■ STATED GOAL A ■
Reproduce the part of the mailing-list post below that opens with the words "On Fri, Jul" and closes with "phone network works.".

[AusNOG] Interception?

Mark Newton newton at atdot.dotat.org
Fri Jul 6 10:44:13 EST 2012


On Fri, Jul 06, 2012 at 10:28:24AM +1000, Jake Anderson wrote:

 > People really have no concept at all about how the Internet works, 
 > actually if somebody had some kind of training package on that I'd be 
 > interested.
 > It has to start from the fundamentals, DNS, tcp/ip etc but in a way that 
 > its relevant to the end users, if they have an understanding of whats 
 > going on i feel I'd get less dumb questions.

"People really have no concept at all about how the phone network works.
...
It has to start from the fundamentals, IPND, SS7, etc but in a way that
it's relevant to the end users..."

No.  Users don't need to know that stuff.  It's our job to make it
transparent to them.

The issue here is applications doing things users don't expect:
A self-created problem.

Users don't expect that visiting google.com causes their browser
to deliver them a portal instead.  

By attempting to break that expectation, network operators who rely
on captive portals create a rod for their own back by giving users
an unexpected error message instead.

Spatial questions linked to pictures
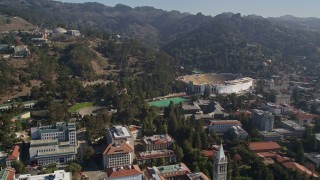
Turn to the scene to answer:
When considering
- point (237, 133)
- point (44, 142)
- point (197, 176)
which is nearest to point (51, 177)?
point (44, 142)

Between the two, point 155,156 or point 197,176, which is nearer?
point 197,176

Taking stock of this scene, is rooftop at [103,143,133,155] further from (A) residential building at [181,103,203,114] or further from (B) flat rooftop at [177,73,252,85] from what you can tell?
(B) flat rooftop at [177,73,252,85]

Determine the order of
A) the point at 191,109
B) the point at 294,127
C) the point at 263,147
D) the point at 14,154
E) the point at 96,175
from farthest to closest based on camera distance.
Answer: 1. the point at 191,109
2. the point at 294,127
3. the point at 263,147
4. the point at 14,154
5. the point at 96,175

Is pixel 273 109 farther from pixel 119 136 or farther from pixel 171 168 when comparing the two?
pixel 171 168

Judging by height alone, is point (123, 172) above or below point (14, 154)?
below

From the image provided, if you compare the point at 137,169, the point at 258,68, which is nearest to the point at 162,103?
the point at 137,169

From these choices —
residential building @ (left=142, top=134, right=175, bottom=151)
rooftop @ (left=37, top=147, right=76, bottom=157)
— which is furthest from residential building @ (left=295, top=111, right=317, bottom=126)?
rooftop @ (left=37, top=147, right=76, bottom=157)
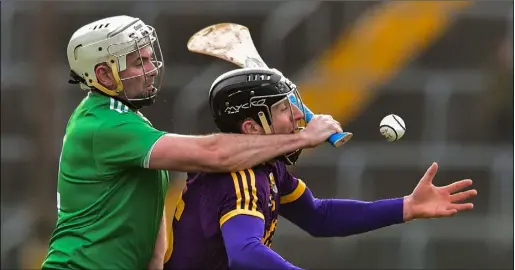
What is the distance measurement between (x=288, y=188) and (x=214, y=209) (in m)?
0.49

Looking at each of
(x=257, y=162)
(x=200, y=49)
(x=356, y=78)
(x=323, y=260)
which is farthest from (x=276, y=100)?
(x=356, y=78)

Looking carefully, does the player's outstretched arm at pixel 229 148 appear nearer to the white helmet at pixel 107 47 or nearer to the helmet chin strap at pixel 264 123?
the helmet chin strap at pixel 264 123

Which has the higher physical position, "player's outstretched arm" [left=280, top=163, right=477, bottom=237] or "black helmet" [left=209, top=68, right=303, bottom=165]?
"black helmet" [left=209, top=68, right=303, bottom=165]

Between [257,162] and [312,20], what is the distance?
5.51 m

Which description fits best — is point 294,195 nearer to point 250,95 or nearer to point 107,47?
point 250,95

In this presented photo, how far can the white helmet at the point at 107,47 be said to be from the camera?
161 inches

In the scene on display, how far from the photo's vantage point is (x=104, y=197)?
4051 mm

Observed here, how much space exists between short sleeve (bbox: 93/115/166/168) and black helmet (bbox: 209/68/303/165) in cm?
24

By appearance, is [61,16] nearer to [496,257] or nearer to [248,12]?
[248,12]

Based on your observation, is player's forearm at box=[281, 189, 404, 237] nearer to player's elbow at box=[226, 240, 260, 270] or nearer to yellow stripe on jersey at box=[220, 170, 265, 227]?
yellow stripe on jersey at box=[220, 170, 265, 227]

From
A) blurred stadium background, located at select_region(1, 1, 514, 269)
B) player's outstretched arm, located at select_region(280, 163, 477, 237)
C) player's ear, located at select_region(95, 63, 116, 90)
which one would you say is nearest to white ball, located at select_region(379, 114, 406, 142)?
player's outstretched arm, located at select_region(280, 163, 477, 237)

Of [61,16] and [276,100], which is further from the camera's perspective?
[61,16]

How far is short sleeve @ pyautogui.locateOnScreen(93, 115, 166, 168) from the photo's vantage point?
3.94 metres

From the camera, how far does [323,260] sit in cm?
869
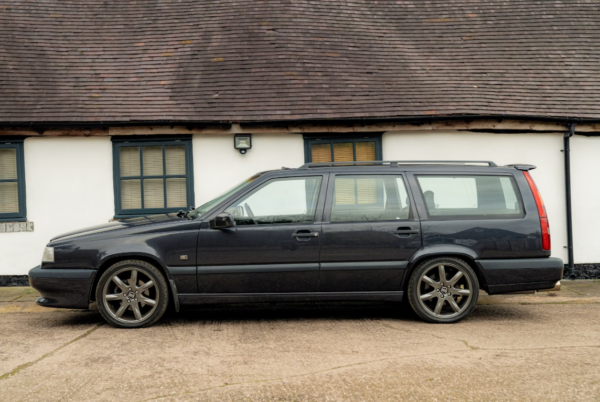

■ STATED GOAL B ■
List every line of the rows above that contains the word "strap".

■ EXERCISE RESPONSE A ■
On Fri, Jul 06, 2012 at 10:28:24AM +1000, Jake Anderson wrote:

 > People really have no concept at all about how the Internet works, 
 > actually if somebody had some kind of training package on that I'd be 
 > interested.
 > It has to start from the fundamentals, DNS, tcp/ip etc but in a way that 
 > its relevant to the end users, if they have an understanding of whats 
 > going on i feel I'd get less dumb questions.

"People really have no concept at all about how the phone network works.

■ EXERCISE RESPONSE B ■
Looking carefully, does the player's outstretched arm at pixel 229 148 appear nearer to the white helmet at pixel 107 47 or nearer to the helmet chin strap at pixel 264 123?
the helmet chin strap at pixel 264 123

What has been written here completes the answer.